STUDY TEXT:
Figure 2.

Tetanic stimulation rapidly potentiates DSI of eIPSCs, increases the sensitivity of eIPSCs to CB1 receptor antagonists/inverse agonists, and does not affect the magnitude of DSE. A, B, Tetanic stimulation potentiates DSI of eIPSCs, and the full effect of potentiation is present within 15 min after stimulation. Representative traces are shown in A, summary data are shown in B. Square wave in B represents time and duration of depolarizing pulse. IPSCs were evoked with stimulation at the border of stratum radiatum and stratum pyramidale. DSI was induced by a 500 ms depolarization to 0 mV and recorded in the presence of ionotropic glutamate receptor blockers, but without carbachol. C, In agreement with the lack of change in sIPSC charge transfer after tetanus, the amplitude of evoked IPSCs is not changed by tetanic stimulation for any stimulation intensity tested (note that the stimulating and recording electrodes were carefully positioned in a reproducible manner) (Chen et al., 1999, 2001) (see Materials and Methods). D, Tetanic stimulation potentiates DSI evoked by either 100 or 500 ms depolarizing pulses. E, Tetanic stimulation causes eIPSCs to become sensitive to the CB1 antagonist SR141716. The inset shows representative traces. Calibration: 50 ms, 100 pA. Symbols refer to E and F. F, The potentiation of endocannabinoid signaling caused by tetanic stimulation is specific to inhibitory synapses, as the amplitude and decay of DSE are not affected by tetanus. DSE was evoked by a 10 s depolarizing pulse and was recorded in the presence of bicuculline (10 μm). The square wave represents the time and duration of the depolarizing pulse. The inset shows representative traces. Calibration: 80 ms, 400 pA.

WORK REQUEST: Please reproduce the Figure 2 legend above word for word, in full.

DATA FOR ANALYSIS:

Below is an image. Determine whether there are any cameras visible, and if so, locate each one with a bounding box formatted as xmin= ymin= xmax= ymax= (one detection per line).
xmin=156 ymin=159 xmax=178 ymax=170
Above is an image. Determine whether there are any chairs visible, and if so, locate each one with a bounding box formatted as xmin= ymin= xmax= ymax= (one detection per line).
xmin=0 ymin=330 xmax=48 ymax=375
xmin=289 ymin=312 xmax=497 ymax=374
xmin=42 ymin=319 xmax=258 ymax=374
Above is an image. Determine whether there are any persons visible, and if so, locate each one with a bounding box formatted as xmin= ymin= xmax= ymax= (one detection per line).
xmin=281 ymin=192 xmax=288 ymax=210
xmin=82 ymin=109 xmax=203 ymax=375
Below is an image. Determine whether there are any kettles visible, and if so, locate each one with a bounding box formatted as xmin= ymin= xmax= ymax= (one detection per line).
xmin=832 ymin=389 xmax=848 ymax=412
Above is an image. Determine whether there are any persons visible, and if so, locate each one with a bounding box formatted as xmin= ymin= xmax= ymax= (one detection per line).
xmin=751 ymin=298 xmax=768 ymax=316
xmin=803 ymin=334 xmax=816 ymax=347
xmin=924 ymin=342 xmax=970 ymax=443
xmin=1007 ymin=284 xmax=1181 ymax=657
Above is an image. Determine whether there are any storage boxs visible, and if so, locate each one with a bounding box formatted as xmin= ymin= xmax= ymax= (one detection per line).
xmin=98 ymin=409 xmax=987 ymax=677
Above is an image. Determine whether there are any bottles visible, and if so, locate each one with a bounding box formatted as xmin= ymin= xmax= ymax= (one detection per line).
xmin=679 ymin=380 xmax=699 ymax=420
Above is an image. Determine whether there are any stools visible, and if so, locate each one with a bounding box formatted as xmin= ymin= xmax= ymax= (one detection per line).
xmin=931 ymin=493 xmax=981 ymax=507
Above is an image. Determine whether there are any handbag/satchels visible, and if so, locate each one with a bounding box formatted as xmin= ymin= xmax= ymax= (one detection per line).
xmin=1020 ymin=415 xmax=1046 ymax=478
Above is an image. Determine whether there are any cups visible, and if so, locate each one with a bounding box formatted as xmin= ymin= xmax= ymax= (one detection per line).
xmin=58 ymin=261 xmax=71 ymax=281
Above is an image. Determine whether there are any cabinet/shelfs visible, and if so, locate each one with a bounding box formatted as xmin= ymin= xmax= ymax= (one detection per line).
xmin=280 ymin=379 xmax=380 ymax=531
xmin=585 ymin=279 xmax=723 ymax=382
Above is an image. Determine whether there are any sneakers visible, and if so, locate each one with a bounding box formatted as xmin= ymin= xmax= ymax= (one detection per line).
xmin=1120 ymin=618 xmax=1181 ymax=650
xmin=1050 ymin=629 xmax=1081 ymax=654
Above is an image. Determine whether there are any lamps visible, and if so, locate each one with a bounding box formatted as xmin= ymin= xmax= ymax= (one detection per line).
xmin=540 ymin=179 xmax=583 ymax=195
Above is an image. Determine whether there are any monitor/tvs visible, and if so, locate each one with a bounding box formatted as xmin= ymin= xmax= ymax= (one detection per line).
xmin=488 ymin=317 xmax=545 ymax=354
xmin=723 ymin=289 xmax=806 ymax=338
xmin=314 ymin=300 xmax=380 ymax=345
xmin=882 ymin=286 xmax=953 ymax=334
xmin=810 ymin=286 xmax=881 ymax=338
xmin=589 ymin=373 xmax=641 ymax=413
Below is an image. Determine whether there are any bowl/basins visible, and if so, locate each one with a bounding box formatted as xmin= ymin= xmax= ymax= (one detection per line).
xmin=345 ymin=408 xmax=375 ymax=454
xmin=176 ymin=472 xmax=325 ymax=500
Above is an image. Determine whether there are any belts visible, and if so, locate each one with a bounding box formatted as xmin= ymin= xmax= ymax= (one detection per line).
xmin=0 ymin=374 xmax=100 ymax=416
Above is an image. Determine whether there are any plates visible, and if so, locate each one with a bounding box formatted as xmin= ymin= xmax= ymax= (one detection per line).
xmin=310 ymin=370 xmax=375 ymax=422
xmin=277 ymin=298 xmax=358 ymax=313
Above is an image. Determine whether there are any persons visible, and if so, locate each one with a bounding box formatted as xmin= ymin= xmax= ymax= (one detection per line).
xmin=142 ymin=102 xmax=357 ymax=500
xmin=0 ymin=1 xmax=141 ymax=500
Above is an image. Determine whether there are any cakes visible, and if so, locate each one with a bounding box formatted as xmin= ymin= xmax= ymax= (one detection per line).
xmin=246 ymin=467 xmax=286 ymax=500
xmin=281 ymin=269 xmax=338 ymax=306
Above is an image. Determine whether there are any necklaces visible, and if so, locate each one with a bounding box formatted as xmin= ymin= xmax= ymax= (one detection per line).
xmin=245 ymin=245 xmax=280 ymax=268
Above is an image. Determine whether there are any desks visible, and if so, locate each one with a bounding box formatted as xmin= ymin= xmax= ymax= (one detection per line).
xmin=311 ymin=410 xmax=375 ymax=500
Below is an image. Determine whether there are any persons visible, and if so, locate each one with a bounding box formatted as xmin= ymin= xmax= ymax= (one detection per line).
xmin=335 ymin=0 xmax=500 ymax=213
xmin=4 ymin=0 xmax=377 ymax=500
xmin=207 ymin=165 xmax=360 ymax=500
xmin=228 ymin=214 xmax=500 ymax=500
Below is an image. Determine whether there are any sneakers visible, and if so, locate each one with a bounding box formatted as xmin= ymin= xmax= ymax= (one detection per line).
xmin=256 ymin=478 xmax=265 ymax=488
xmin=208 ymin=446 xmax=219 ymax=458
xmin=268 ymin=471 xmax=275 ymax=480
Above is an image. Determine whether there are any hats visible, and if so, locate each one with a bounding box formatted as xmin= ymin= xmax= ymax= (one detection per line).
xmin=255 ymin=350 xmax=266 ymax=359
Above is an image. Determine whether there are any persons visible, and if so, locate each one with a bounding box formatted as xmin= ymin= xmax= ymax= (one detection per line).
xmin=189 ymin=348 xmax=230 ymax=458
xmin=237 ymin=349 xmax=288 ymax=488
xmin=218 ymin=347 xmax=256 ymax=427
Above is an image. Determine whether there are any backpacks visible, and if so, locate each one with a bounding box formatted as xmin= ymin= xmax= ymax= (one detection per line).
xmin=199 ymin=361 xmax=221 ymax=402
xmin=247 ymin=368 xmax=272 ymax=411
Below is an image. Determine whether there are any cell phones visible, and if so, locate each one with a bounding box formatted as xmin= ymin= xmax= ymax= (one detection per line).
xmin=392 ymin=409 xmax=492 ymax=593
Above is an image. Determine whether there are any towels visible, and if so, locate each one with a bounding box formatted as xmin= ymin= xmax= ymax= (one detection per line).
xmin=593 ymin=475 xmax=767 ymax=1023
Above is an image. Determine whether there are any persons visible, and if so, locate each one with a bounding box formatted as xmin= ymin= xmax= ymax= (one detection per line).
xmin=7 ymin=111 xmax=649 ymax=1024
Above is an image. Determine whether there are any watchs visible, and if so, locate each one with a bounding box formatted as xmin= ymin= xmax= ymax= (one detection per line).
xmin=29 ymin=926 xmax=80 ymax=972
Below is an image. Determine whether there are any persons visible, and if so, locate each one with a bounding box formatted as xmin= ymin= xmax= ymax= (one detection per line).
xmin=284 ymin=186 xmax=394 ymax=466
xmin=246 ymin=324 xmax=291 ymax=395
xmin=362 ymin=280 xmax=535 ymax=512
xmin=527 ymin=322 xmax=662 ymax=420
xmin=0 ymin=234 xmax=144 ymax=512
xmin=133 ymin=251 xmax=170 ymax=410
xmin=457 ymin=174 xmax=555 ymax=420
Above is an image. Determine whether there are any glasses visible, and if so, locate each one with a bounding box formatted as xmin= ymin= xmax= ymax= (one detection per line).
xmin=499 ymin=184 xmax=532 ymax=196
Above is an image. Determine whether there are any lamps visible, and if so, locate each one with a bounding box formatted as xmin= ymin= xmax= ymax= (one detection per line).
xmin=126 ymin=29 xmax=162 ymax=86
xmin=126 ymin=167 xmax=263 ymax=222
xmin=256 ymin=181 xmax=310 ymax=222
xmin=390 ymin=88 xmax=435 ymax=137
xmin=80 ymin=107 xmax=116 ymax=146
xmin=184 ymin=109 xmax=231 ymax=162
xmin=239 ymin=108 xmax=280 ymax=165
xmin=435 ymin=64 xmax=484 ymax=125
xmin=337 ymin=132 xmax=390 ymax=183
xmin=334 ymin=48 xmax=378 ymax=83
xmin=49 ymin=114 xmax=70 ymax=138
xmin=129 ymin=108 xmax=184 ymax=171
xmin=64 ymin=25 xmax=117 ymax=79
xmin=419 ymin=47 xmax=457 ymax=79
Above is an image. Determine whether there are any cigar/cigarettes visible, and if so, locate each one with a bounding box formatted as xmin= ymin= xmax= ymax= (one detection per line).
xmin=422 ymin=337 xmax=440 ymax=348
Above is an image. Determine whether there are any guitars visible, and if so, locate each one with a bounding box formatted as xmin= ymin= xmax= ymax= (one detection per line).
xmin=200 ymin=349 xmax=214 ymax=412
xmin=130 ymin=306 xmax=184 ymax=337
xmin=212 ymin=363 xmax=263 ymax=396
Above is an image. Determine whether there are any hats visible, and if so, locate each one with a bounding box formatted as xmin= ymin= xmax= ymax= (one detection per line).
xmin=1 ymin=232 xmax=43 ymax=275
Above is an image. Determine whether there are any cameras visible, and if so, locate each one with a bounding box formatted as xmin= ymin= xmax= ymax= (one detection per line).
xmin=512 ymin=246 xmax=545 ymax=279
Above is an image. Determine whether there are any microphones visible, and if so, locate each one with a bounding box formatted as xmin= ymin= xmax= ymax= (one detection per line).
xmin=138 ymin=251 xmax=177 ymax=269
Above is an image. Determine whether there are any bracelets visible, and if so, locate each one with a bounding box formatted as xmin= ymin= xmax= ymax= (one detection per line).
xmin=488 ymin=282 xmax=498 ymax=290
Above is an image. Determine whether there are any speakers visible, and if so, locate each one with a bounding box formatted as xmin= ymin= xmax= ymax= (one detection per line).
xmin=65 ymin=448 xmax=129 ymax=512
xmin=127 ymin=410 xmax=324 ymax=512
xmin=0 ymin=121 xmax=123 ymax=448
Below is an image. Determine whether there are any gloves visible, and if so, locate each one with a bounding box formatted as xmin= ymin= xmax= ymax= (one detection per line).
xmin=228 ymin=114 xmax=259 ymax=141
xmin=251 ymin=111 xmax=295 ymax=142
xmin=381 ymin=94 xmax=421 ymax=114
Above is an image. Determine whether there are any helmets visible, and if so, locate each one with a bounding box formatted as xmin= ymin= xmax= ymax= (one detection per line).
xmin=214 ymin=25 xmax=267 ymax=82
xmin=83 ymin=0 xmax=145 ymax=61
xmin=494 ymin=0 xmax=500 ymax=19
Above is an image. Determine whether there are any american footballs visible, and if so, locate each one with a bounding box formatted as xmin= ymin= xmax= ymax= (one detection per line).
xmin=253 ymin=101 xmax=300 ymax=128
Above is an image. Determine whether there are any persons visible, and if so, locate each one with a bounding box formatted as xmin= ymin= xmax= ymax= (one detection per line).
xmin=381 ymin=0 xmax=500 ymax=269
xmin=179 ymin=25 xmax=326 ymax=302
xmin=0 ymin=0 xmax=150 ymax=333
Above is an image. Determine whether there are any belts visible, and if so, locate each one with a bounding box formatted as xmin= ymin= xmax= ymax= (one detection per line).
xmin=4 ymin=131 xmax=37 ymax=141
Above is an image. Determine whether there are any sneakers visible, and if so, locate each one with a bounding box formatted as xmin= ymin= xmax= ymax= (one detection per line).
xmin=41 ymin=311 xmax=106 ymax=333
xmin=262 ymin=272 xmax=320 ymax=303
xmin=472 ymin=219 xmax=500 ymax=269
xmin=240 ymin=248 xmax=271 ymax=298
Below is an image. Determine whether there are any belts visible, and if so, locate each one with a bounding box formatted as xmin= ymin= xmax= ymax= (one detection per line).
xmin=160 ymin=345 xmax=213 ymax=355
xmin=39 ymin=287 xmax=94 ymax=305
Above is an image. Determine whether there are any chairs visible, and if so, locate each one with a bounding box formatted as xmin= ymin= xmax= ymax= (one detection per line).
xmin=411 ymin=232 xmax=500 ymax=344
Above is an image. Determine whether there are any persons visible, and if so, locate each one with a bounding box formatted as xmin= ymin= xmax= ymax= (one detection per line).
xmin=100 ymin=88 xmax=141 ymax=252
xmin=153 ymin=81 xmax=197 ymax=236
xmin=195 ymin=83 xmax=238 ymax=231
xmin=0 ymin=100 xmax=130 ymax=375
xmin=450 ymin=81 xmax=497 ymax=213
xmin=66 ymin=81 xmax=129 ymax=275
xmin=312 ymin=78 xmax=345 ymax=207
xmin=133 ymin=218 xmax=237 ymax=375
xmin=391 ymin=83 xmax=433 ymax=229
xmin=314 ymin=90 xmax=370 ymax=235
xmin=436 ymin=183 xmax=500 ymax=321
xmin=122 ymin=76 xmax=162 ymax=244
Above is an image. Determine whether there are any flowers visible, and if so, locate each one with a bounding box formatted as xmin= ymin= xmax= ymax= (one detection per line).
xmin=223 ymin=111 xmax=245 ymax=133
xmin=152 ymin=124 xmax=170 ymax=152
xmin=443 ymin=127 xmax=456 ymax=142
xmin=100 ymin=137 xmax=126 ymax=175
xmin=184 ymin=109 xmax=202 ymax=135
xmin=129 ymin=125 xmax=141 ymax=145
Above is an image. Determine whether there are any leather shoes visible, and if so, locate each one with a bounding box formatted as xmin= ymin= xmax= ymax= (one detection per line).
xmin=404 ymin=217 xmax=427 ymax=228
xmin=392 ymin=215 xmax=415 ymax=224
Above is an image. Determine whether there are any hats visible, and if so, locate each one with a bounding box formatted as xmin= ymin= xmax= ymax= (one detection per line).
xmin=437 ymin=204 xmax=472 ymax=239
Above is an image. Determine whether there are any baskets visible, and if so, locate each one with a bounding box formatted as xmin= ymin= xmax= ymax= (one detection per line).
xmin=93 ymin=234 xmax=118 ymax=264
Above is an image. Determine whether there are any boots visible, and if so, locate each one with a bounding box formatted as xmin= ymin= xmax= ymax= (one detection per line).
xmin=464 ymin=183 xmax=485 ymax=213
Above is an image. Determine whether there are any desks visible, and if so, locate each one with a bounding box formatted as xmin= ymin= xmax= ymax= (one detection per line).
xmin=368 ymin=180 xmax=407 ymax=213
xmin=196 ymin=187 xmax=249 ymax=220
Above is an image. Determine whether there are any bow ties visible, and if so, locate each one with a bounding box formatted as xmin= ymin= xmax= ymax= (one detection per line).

TASK RESULT:
Figure 2.

Tetanic stimulation rapidly potentiates DSI of eIPSCs, increases the sensitivity of eIPSCs to CB1 receptor antagonists/inverse agonists, and does not affect the magnitude of DSE. A, B, Tetanic stimulation potentiates DSI of eIPSCs, and the full effect of potentiation is present within 15 min after stimulation. Representative traces are shown in A, summary data are shown in B. Square wave in B represents time and duration of depolarizing pulse. IPSCs were evoked with stimulation at the border of stratum radiatum and stratum pyramidale. DSI was induced by a 500 ms depolarization to 0 mV and recorded in the presence of ionotropic glutamate receptor blockers, but without carbachol. C, In agreement with the lack of change in sIPSC charge transfer after tetanus, the amplitude of evoked IPSCs is not changed by tetanic stimulation for any stimulation intensity tested (note that the stimulating and recording electrodes were carefully positioned in a reproducible manner) (Chen et al., 1999, 2001) (see Materials and Methods). D, Tetanic stimulation potentiates DSI evoked by either 100 or 500 ms depolarizing pulses. E, Tetanic stimulation causes eIPSCs to become sensitive to the CB1 antagonist SR141716. The inset shows representative traces. Calibration: 50 ms, 100 pA. Symbols refer to E and F. F, The potentiation of endocannabinoid signaling caused by tetanic stimulation is specific to inhibitory synapses, as the amplitude and decay of DSE are not affected by tetanus. DSE was evoked by a 10 s depolarizing pulse and was recorded in the presence of bicuculline (10 μm). The square wave represents the time and duration of the depolarizing pulse. The inset shows representative traces. Calibration: 80 ms, 400 pA.